Before ingesting Databricks metadata into Dawiso, prepare your account for authentication using either:

  • Client ID and Client Secret, or
  • A generated Databricks Personal Authentification Token (Bearer Token)

Dawiso gathers Databricks metadata through the Databaricks Unity Catalog REST API.

Connection prerequisities

  • The Unity catalog must be enabled for the workspace
  • You have sufficient permissions to generate a Databricks Personal Token
  • Sufficient READ, EXECUTE, USE_SCHEMA, and USE_CATALOG privileges

Data lineage requirements

In order to scan Data Lineage of your Databricks objects, you must fulfil these requirements.

To scan your lineages:

  1. Provide access to the following tables: system.access.table_lineage and system.access.column_lineage. For more information, see the Databricks’ official documentation.
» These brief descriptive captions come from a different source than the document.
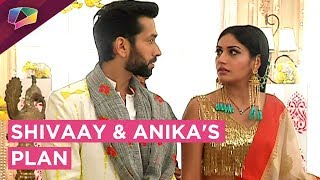 Shivaay-Anika And Omkara-Gauri's Name To Come In The Family Book |Star Plus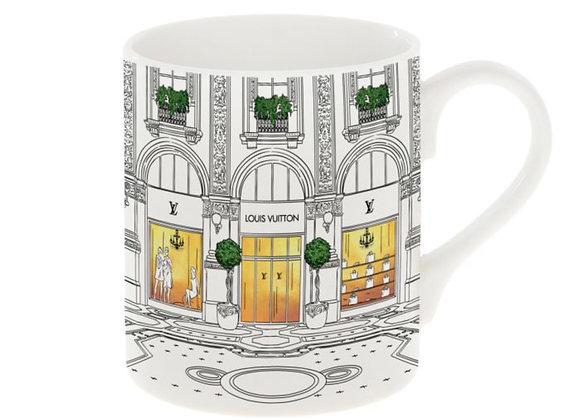 Louis Vuitton Shop Window Mug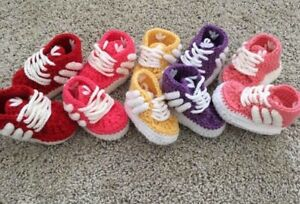 a5e17418979f Image is loading Adidas-Crochet-Baby-Shoes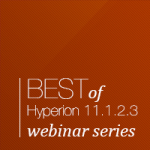 Hyperion Advanced Infrastructure 11.1.2.3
You can also provide views for these tables.
  2. Make sure you have Account Admin permissions and grant access to the system catalog and access schema via console or API.
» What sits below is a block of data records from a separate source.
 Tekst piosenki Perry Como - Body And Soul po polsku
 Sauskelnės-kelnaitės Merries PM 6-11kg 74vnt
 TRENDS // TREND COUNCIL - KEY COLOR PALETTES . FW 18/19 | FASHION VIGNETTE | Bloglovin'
To add access to system.access catalog with API:

  1. Generate token using:
    •   {databricksUrl}/settings/user/developer/access-tokens
    • Replace the {databricksUrl} with your actual Databricks workspace URL.
  2. Show all system schemas using:
    •   GET {databricksUrl}/api/2.0/unity-catalog/metastores/{metastoreId}/systemschemas
    • Replace the {databricksUrl} with your actual Databricks workspace URL.
  3. Enable access to the schema using:
    •   PUT {databricksUrl}/api/2.0/unity-catalog/metastores/{metastoreId}/systemschemas/access
    • Replace the {databricksUrl} with your actual Databricks workspace URL.
  4. Grant DataReaderpermissions to system catalog to user.
    1. In the left-side menu of your Databricks environment, select Catalog.
    2. Under the My organization section, click system.
    3. On the system page, switch to the Permissions tab. Click the Grant button.
    4. Select Data reader.
Tip

You can also create a view to the following:

  • system/access/table_lineage
  • system/access/column_lineage Then, provide a SELECT query in the configuration. This prevents security risks connected with creating additional access to the system schema catalog.

Connection requirements

To connect Dawiso to your Databricks instance, you will need your:

  1. Personal Access Token or Client ID and Client Secret
  2. Databricks Workspace URL
  3. Warehouse ID
  4. Catalog name

Get your Databricks Workspace URL

Find your workspace URL in your browser’s address bar. The URL will have the following format:

  • https://adb-000XXX000XXX.azuredatabricks.net for Databricks on Azure
  • https://dbc-000XXX000XXX.cloud.databricks.com for Databricks on AWS
  • https://000XXX000XXX.gcp.databricks.com for Databricks on GCP

Generate new Personal Access Token

  1. In your Databricks account, click your Databricks username in the top. Then select Settings from the drop down.
  2. Click Developer.
  3. Next to Access tokens, click Manage.
  4. Click Generate new token.
  5. [Optional] Name the token and change the default expiry date of 90 days. Leave the box empty for no expiry date (you won’t have to generate a new token for each Dawiso metadata scan and refresh).
  6. Click Generate.
  7. Copy the displayed token, and click Done.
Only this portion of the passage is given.